Copycat Cajun and Creole restaurants cashing in on New Orleans fame

Don Ames
February 23, 2018 - 10:26 am

If imitation is the sincerest form of flattery, New Orleans restaurants are receiving plenty of praise across the country.

New Orleans' Cajun and Creole cuisine has long been acclaimed world-wide. And it's being copied from coast to coast.

Copycat Cajun restaurants have been around for years, but New Orleans' tricentennial has given many of them added publicity this year.

There've been articles about the Cajun Grill in Buffalo and Howe's Bayou in Detroit. Portland's New Orleans Bistro and Washington D.C.'s Chasin' Tails have invited folks to enjoy Mardi Gras meals and Carnival cooking.
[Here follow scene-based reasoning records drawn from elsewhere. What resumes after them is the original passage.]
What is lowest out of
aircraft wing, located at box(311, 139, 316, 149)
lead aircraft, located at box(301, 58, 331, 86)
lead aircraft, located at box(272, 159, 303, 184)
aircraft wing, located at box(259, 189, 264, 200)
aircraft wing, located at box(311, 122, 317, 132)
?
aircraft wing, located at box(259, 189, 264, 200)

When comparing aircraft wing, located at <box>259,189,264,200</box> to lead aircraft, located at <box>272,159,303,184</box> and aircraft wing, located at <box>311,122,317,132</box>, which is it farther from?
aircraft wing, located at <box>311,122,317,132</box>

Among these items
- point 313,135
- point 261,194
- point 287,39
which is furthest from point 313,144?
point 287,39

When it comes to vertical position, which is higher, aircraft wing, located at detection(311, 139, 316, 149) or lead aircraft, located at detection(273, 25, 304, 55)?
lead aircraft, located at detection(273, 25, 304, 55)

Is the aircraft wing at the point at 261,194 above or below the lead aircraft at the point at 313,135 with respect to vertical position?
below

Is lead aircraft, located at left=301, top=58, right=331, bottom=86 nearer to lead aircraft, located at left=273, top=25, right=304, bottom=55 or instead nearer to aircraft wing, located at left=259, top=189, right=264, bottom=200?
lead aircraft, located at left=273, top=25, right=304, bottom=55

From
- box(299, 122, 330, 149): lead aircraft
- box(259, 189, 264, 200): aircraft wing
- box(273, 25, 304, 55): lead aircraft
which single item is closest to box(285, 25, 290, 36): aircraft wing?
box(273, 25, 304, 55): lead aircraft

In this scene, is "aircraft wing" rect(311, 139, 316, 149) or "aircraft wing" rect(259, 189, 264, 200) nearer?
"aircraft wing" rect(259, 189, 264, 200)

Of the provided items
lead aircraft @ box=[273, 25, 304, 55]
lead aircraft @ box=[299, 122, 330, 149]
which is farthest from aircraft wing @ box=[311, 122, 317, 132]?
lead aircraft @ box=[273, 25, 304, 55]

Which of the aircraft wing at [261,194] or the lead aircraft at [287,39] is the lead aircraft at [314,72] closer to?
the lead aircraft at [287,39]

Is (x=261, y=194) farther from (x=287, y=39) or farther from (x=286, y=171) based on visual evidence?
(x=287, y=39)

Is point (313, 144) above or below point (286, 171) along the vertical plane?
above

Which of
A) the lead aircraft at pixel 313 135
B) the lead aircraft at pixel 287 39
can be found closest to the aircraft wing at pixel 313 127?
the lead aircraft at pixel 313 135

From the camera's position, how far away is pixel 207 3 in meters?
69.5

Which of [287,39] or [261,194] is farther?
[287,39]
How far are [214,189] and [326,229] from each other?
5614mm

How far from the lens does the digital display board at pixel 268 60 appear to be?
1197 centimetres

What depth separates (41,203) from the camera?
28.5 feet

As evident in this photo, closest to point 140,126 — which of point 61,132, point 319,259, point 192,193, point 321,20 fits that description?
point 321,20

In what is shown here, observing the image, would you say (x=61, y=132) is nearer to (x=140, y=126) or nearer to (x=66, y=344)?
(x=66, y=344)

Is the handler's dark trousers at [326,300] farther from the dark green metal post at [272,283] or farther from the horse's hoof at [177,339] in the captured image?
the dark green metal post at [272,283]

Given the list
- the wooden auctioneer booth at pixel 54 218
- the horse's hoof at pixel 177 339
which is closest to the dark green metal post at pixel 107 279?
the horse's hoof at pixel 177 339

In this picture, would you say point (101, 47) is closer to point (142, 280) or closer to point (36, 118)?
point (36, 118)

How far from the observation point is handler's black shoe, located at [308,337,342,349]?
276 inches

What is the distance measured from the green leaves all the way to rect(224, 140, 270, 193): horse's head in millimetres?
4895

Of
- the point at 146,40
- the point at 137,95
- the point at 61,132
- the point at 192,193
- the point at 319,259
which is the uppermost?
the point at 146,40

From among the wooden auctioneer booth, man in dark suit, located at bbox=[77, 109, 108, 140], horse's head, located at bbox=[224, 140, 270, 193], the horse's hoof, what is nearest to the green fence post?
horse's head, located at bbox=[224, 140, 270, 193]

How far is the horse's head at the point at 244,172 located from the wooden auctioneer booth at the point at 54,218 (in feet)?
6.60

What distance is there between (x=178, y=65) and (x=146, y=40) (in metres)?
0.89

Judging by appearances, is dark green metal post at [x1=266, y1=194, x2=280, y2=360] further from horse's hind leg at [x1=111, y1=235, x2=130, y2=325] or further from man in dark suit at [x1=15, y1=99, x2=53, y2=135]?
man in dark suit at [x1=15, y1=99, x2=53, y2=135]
Las Vegas, Atlanta, Portland and San Diego are among many cities that boast 10 or more Louisiana style restaurants. In Charlotte. you can dine at the French Quarter or Boudreaux's Louisiana Kitchen. There more than a dozen Hot N Juicy Crawfish franchises.

WWL Food Show host and restaurant critic, Tom Fitzmorris, says chefs Paul Prudhomme and John Folse are largely responsible for the fame of our food.
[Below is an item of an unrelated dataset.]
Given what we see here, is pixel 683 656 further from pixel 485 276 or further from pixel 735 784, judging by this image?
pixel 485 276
"Those guys are very much behind the whole New Orleans and Louisiana culture. Chef Paul did a job on that that made us a world-wide phenomenon."

Fitzmorris says some out-of-town restaurant owners do it right, and regularly visit New Orleans to keep up with the cuisine.
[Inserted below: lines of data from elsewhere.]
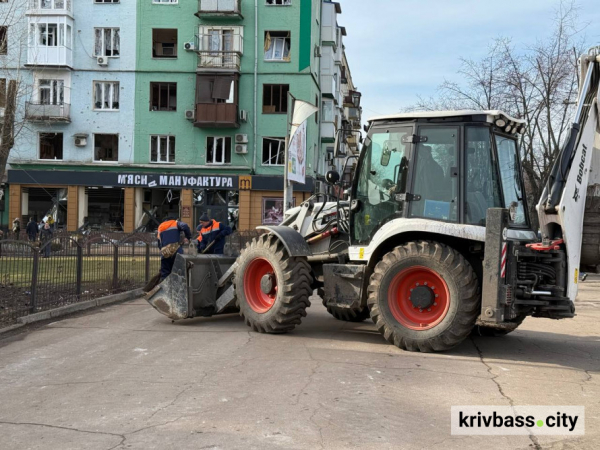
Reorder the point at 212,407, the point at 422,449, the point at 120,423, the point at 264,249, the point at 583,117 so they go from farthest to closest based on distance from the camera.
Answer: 1. the point at 264,249
2. the point at 583,117
3. the point at 212,407
4. the point at 120,423
5. the point at 422,449

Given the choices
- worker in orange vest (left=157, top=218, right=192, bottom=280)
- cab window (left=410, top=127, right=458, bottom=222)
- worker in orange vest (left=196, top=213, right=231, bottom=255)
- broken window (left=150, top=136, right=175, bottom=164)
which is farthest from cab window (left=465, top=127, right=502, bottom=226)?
broken window (left=150, top=136, right=175, bottom=164)

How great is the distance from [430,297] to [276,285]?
2361mm

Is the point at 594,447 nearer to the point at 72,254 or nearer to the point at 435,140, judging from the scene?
the point at 435,140

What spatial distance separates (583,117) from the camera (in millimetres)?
8055

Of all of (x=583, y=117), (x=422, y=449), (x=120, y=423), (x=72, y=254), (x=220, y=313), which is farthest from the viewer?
(x=72, y=254)

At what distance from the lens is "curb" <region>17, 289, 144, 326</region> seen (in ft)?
34.3

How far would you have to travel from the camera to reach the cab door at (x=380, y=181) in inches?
336

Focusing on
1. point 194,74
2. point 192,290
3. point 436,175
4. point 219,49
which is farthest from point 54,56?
point 436,175

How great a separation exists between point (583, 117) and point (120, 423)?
6.21 metres

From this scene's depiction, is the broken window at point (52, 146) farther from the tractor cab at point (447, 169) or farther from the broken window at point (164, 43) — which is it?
the tractor cab at point (447, 169)

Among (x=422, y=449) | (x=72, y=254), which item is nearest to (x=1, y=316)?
(x=72, y=254)

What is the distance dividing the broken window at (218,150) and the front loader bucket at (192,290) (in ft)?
97.7

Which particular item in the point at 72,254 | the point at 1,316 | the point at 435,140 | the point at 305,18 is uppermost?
the point at 305,18

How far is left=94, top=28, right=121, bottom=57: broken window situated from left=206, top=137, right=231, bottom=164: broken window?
7873 millimetres
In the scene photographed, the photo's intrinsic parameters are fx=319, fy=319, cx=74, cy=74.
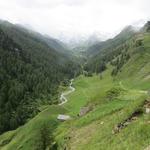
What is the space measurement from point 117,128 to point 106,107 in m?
20.5

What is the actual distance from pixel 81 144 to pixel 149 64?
492ft

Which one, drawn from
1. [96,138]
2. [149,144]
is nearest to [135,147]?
[149,144]

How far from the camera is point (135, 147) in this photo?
30109mm

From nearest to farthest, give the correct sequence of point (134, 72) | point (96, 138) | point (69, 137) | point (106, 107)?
point (96, 138) → point (69, 137) → point (106, 107) → point (134, 72)

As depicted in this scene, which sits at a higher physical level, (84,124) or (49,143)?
(84,124)

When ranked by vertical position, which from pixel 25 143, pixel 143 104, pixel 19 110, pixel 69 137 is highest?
pixel 143 104

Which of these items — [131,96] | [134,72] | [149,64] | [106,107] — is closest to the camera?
[106,107]

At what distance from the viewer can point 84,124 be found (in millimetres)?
55281

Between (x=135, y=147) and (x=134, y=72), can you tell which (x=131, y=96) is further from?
(x=134, y=72)

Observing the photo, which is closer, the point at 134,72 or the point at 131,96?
the point at 131,96

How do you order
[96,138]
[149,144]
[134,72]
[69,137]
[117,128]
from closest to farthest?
[149,144]
[117,128]
[96,138]
[69,137]
[134,72]

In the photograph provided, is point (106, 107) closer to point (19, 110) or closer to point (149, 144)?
point (149, 144)

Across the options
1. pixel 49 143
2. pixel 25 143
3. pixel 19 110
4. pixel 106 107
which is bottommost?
pixel 19 110

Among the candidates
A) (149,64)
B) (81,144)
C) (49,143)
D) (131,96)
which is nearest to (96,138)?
(81,144)
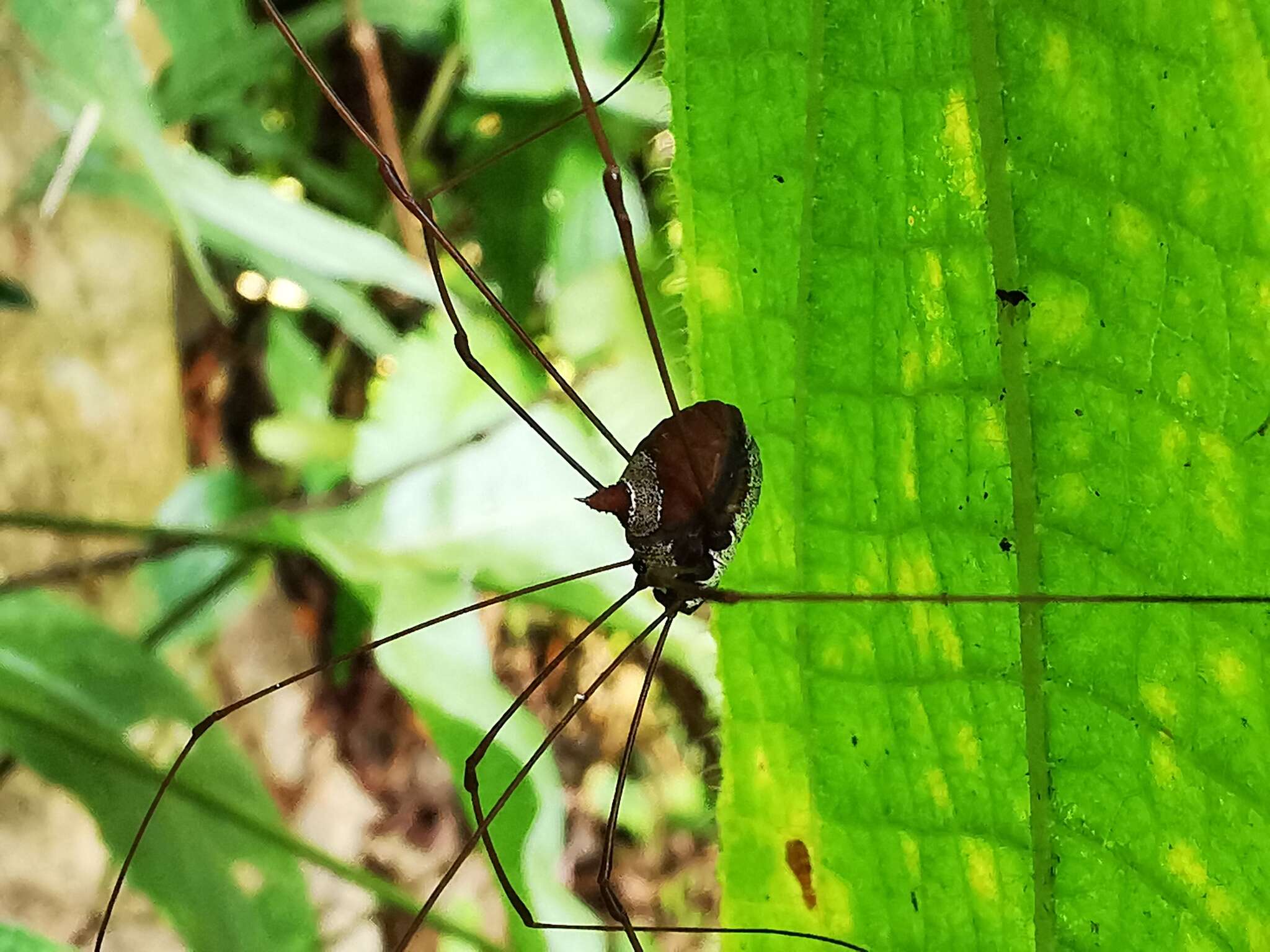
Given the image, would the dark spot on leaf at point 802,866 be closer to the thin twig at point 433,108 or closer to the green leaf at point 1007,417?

"God bless those people who come here for that reason. Those are the best visitors that we have. Not only do they come here and spend money, but they help us continue to put forth this cuisine that's so disntictive and spread it around even more."

Chester's Cajun Grill in Buffalo is such a place, offering a true taste of New Orleans' flavors.

Unfortunately, though, there are more of them that seem to miss the mark.

"There are some of them almost feel sorry for them," says Fitzmorris. "They just don't have a clue at all."

"There's a lot of...I'm not going to say fraudulent, but not a lot of chefs out there in the rest of the country actually understand what Louisiana taste is. And, if you don't know what it's supposed to taste like, you'll never get there."

He says those restaurants should not claim authenticity anywhere on their menus.

"If you wind up in a restaurant that has a New Orleans theme in Ponca City, Oklahoma, and you see barbecue shrimp on the menu, do not assume that you're about to get the barbecue shrimp that you got at Manales' or Mister B's or the other places that really do it," Fitzmorris says.

"What you're going to get there is probably shrimp with some barbecue sauce poured out of a bottle."

Fitzmorris says those types of places can actually do us a disservice. He hopes folks in those places don't judge us by the wannabees.

Claims that out-of-town restaurants offer an authentic taste of New Orleans should probably be taken with a grain of rice. Transplanting regional cuisine can be a tricky business.